Kunduz province Governor Mohammad Omar said as many as 90 people were feared killed, burned alive in the giant blast, which took place as villagers gathered to collect fuel from tanker trucks captured by Taliban militants.
President Karzai has sent an investigation team to the scene, and said targetting civilians was never acceptable.
'Strike was against insurgents'
Afghan authorities had reported two fuel trucks hijacked, and NATO aircraft then spotted them on a river bank, said Lieutenant-Commander Christine Sidenstricker, press officer for the U.S. and NATO-led International Security Assistance Force (ISAF).

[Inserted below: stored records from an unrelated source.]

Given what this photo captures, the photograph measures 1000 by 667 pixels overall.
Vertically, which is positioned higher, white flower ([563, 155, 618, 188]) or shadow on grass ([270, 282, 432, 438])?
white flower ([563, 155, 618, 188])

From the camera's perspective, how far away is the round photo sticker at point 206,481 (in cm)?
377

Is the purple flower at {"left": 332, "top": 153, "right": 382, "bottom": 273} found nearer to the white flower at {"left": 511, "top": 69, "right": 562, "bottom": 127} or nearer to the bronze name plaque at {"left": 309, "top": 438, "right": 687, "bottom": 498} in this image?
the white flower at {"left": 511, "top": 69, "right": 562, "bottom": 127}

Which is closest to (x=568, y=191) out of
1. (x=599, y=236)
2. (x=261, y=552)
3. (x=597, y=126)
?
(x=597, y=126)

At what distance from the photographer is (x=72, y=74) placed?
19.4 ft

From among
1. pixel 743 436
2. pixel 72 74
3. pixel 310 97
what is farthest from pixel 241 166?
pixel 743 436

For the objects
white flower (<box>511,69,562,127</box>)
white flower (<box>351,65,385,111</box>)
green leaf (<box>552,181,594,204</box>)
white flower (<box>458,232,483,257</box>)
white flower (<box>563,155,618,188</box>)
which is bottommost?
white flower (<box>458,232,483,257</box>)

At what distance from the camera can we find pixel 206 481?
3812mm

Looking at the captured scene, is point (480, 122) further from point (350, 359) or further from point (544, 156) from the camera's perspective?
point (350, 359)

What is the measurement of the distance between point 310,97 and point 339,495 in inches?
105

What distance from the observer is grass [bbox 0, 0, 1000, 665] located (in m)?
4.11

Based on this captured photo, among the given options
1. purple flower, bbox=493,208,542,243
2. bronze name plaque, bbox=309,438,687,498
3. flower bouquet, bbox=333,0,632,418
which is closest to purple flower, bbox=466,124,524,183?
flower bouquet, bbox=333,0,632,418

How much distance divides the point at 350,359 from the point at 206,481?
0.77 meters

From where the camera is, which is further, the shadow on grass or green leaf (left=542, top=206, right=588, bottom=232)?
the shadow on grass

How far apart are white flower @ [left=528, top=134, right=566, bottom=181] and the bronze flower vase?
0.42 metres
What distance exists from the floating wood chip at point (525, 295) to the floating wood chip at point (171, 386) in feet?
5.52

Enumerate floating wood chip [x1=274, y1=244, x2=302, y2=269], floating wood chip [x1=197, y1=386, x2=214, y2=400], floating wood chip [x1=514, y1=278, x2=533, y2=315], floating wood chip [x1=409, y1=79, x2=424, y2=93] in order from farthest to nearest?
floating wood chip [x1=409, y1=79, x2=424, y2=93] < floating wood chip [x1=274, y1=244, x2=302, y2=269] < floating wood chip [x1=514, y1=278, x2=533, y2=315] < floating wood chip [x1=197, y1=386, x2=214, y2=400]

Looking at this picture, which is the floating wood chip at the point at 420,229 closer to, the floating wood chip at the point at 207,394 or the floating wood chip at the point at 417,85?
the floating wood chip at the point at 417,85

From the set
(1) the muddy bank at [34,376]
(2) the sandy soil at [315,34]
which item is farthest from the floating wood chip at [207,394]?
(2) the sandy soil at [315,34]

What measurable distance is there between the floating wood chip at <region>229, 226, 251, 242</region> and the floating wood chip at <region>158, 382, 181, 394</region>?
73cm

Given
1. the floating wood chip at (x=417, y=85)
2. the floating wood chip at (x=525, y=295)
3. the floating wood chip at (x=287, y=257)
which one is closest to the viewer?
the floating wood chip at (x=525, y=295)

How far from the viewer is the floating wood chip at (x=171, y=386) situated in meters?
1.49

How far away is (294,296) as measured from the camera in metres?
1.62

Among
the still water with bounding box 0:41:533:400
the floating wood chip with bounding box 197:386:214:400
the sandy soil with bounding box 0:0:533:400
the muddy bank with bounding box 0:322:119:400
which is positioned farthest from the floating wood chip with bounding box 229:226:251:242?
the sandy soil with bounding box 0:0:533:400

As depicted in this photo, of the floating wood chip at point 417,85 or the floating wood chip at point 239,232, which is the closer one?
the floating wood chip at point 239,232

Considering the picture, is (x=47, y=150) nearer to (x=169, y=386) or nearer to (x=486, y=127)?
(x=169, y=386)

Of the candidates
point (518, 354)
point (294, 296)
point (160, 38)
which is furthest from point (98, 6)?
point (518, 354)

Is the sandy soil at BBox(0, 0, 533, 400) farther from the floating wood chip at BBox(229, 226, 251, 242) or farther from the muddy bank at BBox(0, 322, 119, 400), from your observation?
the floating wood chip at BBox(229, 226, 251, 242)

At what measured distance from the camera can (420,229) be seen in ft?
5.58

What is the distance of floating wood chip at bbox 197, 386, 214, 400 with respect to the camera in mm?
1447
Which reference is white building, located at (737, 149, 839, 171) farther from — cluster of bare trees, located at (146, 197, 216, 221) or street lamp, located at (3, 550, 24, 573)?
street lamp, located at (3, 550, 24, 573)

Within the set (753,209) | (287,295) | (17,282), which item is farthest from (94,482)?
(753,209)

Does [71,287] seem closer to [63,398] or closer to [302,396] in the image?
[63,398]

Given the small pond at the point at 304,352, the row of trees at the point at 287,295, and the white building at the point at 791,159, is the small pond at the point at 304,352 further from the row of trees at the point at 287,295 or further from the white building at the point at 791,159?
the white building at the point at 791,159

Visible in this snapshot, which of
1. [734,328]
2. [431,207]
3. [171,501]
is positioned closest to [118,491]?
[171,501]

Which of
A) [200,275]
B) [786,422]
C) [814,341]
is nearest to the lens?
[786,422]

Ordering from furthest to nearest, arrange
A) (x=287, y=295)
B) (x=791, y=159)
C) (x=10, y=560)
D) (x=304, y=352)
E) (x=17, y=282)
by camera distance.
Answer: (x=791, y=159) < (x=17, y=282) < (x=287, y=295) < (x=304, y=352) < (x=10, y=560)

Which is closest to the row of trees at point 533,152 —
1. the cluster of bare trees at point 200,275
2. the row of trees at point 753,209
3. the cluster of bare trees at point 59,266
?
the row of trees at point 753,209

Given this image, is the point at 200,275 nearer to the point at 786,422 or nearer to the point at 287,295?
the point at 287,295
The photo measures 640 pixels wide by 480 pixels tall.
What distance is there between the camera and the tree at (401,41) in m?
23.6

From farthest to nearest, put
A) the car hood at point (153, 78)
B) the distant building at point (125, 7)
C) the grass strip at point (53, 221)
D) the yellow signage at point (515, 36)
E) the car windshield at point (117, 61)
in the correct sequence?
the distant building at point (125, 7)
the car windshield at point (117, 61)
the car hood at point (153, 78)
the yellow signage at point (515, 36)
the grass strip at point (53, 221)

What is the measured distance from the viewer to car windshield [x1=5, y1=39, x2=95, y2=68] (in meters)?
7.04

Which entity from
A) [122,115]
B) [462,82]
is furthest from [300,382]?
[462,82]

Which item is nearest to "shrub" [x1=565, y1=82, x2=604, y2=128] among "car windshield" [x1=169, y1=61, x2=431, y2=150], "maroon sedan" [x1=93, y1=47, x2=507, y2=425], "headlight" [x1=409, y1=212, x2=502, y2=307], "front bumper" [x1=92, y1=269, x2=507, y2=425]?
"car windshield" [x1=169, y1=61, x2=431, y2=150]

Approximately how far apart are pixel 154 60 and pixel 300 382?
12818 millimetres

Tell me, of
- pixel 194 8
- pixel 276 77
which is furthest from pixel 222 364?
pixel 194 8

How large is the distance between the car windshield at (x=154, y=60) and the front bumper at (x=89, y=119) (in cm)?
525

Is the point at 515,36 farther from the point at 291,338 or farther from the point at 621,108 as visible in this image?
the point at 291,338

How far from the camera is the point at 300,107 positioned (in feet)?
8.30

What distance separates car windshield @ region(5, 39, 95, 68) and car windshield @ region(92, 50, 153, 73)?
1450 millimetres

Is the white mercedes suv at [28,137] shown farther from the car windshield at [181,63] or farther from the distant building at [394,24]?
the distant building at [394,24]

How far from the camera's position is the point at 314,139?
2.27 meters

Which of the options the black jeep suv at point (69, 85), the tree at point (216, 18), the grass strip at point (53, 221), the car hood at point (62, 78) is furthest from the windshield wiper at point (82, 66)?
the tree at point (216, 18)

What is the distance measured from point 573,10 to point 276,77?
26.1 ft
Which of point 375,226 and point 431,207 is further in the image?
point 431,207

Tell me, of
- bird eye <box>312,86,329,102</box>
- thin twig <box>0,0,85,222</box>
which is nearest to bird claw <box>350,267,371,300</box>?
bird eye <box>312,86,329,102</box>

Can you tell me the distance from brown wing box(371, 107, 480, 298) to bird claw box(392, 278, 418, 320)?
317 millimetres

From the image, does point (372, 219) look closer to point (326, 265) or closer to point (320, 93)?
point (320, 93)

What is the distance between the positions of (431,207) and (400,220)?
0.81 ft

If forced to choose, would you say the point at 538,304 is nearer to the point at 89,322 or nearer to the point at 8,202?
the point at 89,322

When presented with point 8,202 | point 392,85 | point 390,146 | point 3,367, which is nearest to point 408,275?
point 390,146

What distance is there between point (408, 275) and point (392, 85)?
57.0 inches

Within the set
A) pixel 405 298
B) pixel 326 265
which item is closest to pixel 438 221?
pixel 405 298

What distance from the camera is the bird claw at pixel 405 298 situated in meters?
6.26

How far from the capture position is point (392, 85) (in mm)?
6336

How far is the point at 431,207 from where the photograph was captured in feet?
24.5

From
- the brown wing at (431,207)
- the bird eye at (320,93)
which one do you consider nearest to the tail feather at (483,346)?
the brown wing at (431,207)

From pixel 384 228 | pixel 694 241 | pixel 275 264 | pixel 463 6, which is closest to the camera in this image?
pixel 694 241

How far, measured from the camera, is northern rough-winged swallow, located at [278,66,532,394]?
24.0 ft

"After observing that only insurgents were in the area, the local ISAF commander ordered air strikes which destroyed the fuel trucks and killed a large number of insurgents," she said.
"The strike was against insurgents. That's who we believe was killed. But we are absolutely investigating" reports of civilian deaths, she said.
Asked how pilots could know whether a crowd around the trucks included civilians, she said:
"Based on information available at the scene, the commanders believed they were insurgents."
The Kunduz area is patrolled mainly by NATO's German contingent, barred by Berlin from operating in combat zones further south.
Civilian casualties from Nato strikes have caused outrage among Afghans. The new commander of Nato and US forces in the country, General Stanley McChrystal, has made curbing such casualties a main focus of his strategy.